***** Document excerpt

Thursday, February 6, 2014

Reprint Paradise Lost? Part Nine: Dupes and Stooges

Dupes & Stooges

In order to pull off a series of schemes like Transcam and Landscam, it’s imperative to have an operation that can work the political process to perfection; and the San Francisco Machine had all the essential elements:
1)  Politicians like U.S. Senator Dianne Feinstein, San Francisco Mayor Willie Brown,         former State Treasurer Phil Angelides and former California State Senator John Burton to sponsor and push forward legislation.
2)  The high-powered lobbying firm of Nossaman, Guthner, Knox and Elliott and its principal lobbyist John Foran to grease the business wheels.
3)  Legislative bill-writing wizard and California High Speed Rail Authority Executive Director Mehdi Morshed, and his wife Linda, to spin the “spot bill” straw into gold.
4)  Money Manager Richard Blum to handle the stock issuances and trades.
A dumbed-down media, to tamely whitewash the reportage.
6)  A compliant public, oblivious to the inner workings of the process. (You do need their votes to open up the public coffers.)

The Transcam-Landscam gang mastered this aspect of the game. They used the public, most often the environmental activist community. They did this through bait-and-switch tactics, and by throwing them bones.

Whether it was a bikeway on the Bay Bridge for the bicycle activists, the preservation of a virgin growth redwood forest in the Headwaters, wetlands protection on the SFO expansion or protecting endangered desert tortoises, use these people they did; and the net result was multi-billion profits.

The Bay Bridge process had a number of dupes and stooges, beginning with Sacramento design team Coman-Feher, followed by the bicycle activists, and U.C. Berkeley engineering professor and Bay Bridge design contestant Abolhasan Astaneh-Asl.

**********
***** Raw data

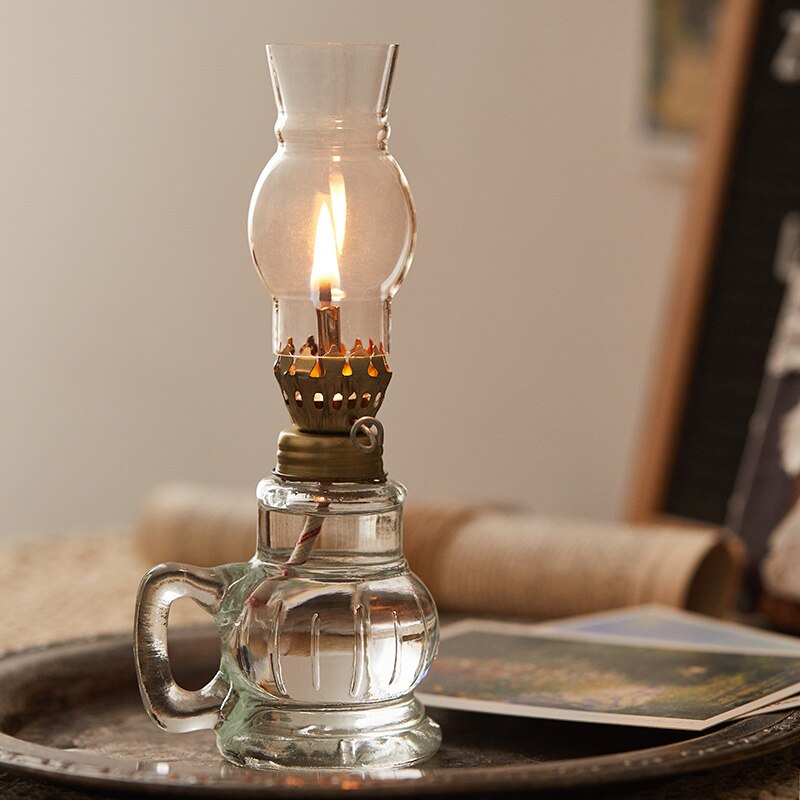 BowLift | Vintage Kerosene Oil Lamp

**********

Exercise instructions.
1. In the blog post, who is named as the principal lobbyist of Nossaman, Guthner, Knox and Elliott?
2. Please retype the blog post word for word, starting at "Dupes & Stooges" and ending at "push forward legislation.".

Answers to the exercise.
1. John Foran

2.
Dupes & Stooges

In order to pull off a series of schemes like Transcam and Landscam, it’s imperative to have an operation that can work the political process to perfection; and the San Francisco Machine had all the essential elements:
1)  Politicians like U.S. Senator Dianne Feinstein, San Francisco Mayor Willie Brown,         former State Treasurer Phil Angelides and former California State Senator John Burton to sponsor and push forward legislation.